**TASK INSTRUCTIONS**
(a) Answer these questions from the article about the Arizona gender-affirming surgery ruling:
(i) What position does Russell Toomey hold?
(ii) Which state body did Gov. Katie Hobbs's executive order direct to remove the exclusion language?
(iii) How much did the state agree to pay the American Civil Liberties Union and its attorneys?
(b) Please extract the part of the article from "He got his relief" to "than just Toomey.", copying it word for word.

PHOENIX — Rebuffing Arizona’s Republican legislative leaders, a federal judge has signed an order to permanently require the state to pay for gender-affirming surgery for its own and university employees and retirees.
But the state won’t be paying the attorneys who filed the lawsuit as much as they had sought.
The case stems from efforts by Russell Toomey, a transgender professor at the University of Arizona, to get the state’s insurance plan to cover the cost of a long-sought hysterectomy.
Toomey charged in the lawsuit filed in federal court that the state’s insurance policy covers the cost of all “medically necessary” surgeries. And he argued that the procedure he wanted fit the category of medically necessary for his gender dysphoria, a sense of mismatch between biological sex and gender identity.
He got his relief when Gov. Katie Hobbs in an executive order she signed in June, directed the Department of Administration, the state’s personnel arm, to remove language excluding “gender reassignment surgery” from the health care policies now available to state and university employees and retirees. And that order affects more than just Toomey.
In her new order, Judge Rosemary Marquez rejected arguments by an attorney for Senate President Warren Petersen and House Speaker Ben Toma that it is wrong for her to cement into a consent decree — enforceable in federal court — a requirement that the state must pay not only for Toomey’s surgery but forever pay for such procedures for anyone else in a similar situation.
Drew Ensign said that would “improperly interfere with future policy decisions of the Arizona Legislature, running afoul of bedrock principles of federalism.” Anyway, he said, the governor’s order meant the case was resolved and a court order was unnecessary and inappropriate.
The problem with that, Marquez wrote, is that the governor’s executive order is transient.
“Her administration or a future administration may reinstate it at any time,” the judge wrote. “Thus, the consent degree provides further relief to the class (of affected people) beyond the change effectuated by the executive order by making the exclusion’s removal permanent.”
As part of the deal, the state also agreed to pay $500,000 to the American Civil Liberties Union and the attorneys it hired over the four years the lawsuit was being fought.
Ensign said the lawyers should walk away with nothing, given the governor’s executive order.
“It is effectively a redundant command to take actions that were certain to be taken anyway even if no injunction ever issued,” he told the judge. “Plaintiffs are not entitled to any fee award — let alone half a million dollars of taxpayer money for what amounts to little more than mere memorialization of relief that Executive Order 2023-12 already gave them.”
ACLU attorney Christine Wee countered the requested fees “reflect a small fraction of the costs and time spent litigating this case over the past four years.” And she said the $500,000 is “well within the range of reasonableness.”
Marquez, in the new order, agreed — to a point. She said that, given the number of hours spent on the case, the attorneys “have accepted a substantially discounted amount” from their normal rates in the interest of settlement.
But even with not billing for all the hours they claim they spent, the judge had a problem with the hourly rates charged by the “New York lawyers” in the case, calling them “much higher than the customary rates charged in this district by lawyers of comparable skill, experience and reputation.”
And she did agree, at least in part, with Ensign about what all those legal efforts produced.

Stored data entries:

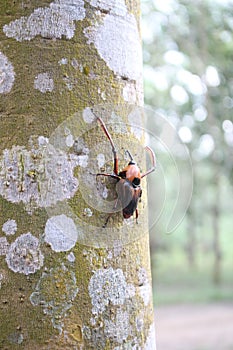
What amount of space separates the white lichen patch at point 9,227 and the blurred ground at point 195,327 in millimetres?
8146

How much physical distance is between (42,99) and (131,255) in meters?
0.32

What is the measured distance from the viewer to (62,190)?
0.99 m

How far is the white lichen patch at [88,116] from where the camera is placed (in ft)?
3.33

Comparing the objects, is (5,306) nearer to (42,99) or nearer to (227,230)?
(42,99)

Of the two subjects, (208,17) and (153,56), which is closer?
(208,17)

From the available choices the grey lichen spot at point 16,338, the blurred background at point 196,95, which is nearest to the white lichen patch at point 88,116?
the grey lichen spot at point 16,338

**SOLUTIONS TO EACH TASK**
(a)
(i) He is a transgender professor at the University of Arizona.
(ii) The Department of Administration, the state's personnel arm.
(iii) $500,000.

(b)
He got his relief when Gov. Katie Hobbs in an executive order she signed in June, directed the Department of Administration, the state’s personnel arm, to remove language excluding “gender reassignment surgery” from the health care policies now available to state and university employees and retirees. And that order affects more than just Toomey.